**Challenge:**
Quote the entire listing below word for word.

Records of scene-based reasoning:

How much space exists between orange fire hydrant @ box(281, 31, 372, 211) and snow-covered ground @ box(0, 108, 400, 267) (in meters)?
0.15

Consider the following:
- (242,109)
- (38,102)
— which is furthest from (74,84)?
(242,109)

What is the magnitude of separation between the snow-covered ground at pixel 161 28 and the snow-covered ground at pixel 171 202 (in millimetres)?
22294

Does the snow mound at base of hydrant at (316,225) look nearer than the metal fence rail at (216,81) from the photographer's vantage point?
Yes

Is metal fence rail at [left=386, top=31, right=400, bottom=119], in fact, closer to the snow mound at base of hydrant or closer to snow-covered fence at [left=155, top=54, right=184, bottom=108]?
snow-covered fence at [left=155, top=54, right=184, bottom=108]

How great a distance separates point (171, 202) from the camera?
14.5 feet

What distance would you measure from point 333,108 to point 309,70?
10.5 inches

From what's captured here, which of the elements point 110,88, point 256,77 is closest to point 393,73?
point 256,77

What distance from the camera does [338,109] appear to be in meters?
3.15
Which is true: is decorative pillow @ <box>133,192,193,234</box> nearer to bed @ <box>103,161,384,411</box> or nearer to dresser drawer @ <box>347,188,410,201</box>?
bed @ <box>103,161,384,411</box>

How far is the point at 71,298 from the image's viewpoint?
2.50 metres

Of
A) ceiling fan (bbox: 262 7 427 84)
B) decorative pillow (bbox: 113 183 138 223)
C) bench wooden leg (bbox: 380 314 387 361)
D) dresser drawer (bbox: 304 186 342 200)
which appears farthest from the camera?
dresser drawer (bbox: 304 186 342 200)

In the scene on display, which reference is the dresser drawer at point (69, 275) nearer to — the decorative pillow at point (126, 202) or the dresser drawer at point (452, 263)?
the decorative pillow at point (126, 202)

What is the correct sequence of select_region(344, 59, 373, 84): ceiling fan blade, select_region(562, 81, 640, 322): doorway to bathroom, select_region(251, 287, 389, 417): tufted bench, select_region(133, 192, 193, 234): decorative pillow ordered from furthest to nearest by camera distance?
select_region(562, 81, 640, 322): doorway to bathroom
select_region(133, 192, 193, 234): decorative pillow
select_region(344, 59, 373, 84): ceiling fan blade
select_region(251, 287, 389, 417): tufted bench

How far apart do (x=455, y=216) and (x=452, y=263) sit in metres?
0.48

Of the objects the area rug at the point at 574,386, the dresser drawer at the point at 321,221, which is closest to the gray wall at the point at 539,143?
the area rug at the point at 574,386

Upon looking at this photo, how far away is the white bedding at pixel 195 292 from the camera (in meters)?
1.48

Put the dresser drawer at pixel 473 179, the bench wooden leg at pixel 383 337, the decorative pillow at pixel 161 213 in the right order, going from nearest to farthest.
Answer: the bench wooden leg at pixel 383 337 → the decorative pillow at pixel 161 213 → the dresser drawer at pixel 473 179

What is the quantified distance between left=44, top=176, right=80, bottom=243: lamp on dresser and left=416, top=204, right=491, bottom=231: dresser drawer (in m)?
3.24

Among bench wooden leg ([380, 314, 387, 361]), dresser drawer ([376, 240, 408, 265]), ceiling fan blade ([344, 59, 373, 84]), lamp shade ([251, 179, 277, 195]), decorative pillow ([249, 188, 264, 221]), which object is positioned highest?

**Solution:**
How much space exists between orange fire hydrant @ box(281, 31, 372, 211) and snow-covered ground @ box(0, 108, 400, 267) (in meters)?
0.15

Consider the following:
- (242,109)
- (38,102)
— which is furthest from (74,84)?
(242,109)

What is the magnitude of separation between the snow-covered ground at pixel 161 28 and the snow-covered ground at pixel 171 202 (in millimetres)?
22294

Does the snow mound at base of hydrant at (316,225) look nearer than the metal fence rail at (216,81) from the photographer's vantage point?
Yes

Is metal fence rail at [left=386, top=31, right=400, bottom=119], in fact, closer to the snow mound at base of hydrant or closer to snow-covered fence at [left=155, top=54, right=184, bottom=108]?
snow-covered fence at [left=155, top=54, right=184, bottom=108]

How great a distance separates point (171, 202) from the camera?
14.5 feet

What distance would you measure from point 333,108 to point 309,70?
10.5 inches

From what's captured here, which of the elements point 110,88, point 256,77 is closest to point 393,73?
point 256,77

What distance from the camera does [338,109] appear to be in meters?
3.15
Which is true: is decorative pillow @ <box>133,192,193,234</box> nearer to bed @ <box>103,161,384,411</box> or nearer to dresser drawer @ <box>347,188,410,201</box>?
bed @ <box>103,161,384,411</box>

How far is the point at 71,298 from the image's viewpoint?
2.50 metres

Of
A) ceiling fan (bbox: 262 7 427 84)
B) decorative pillow (bbox: 113 183 138 223)
C) bench wooden leg (bbox: 380 314 387 361)
D) dresser drawer (bbox: 304 186 342 200)
which appears farthest from the camera?
dresser drawer (bbox: 304 186 342 200)

In the scene on display, which reference is the dresser drawer at point (69, 275) nearer to — the decorative pillow at point (126, 202) or the dresser drawer at point (452, 263)?
the decorative pillow at point (126, 202)

What is the correct sequence of select_region(344, 59, 373, 84): ceiling fan blade, select_region(562, 81, 640, 322): doorway to bathroom, select_region(251, 287, 389, 417): tufted bench, select_region(133, 192, 193, 234): decorative pillow ordered from furthest to nearest by camera distance?
select_region(562, 81, 640, 322): doorway to bathroom
select_region(133, 192, 193, 234): decorative pillow
select_region(344, 59, 373, 84): ceiling fan blade
select_region(251, 287, 389, 417): tufted bench

How far apart do (x=455, y=216) and (x=452, y=263) sit in metres?
0.48

Of the objects the area rug at the point at 574,386, the dresser drawer at the point at 321,221, which is closest to the gray wall at the point at 539,143?
the area rug at the point at 574,386

Upon looking at this photo, how far away is the white bedding at pixel 195 292 from the camera (in meters)?
1.48

Put the dresser drawer at pixel 473 179, the bench wooden leg at pixel 383 337, the decorative pillow at pixel 161 213 in the right order, going from nearest to farthest.
Answer: the bench wooden leg at pixel 383 337 → the decorative pillow at pixel 161 213 → the dresser drawer at pixel 473 179

What is the quantified distance between left=44, top=176, right=80, bottom=243: lamp on dresser and left=416, top=204, right=491, bottom=231: dresser drawer (in m)?
3.24

Among bench wooden leg ([380, 314, 387, 361]), dresser drawer ([376, 240, 408, 265]), ceiling fan blade ([344, 59, 373, 84]), lamp shade ([251, 179, 277, 195]), decorative pillow ([249, 188, 264, 221]), which object is positioned highest?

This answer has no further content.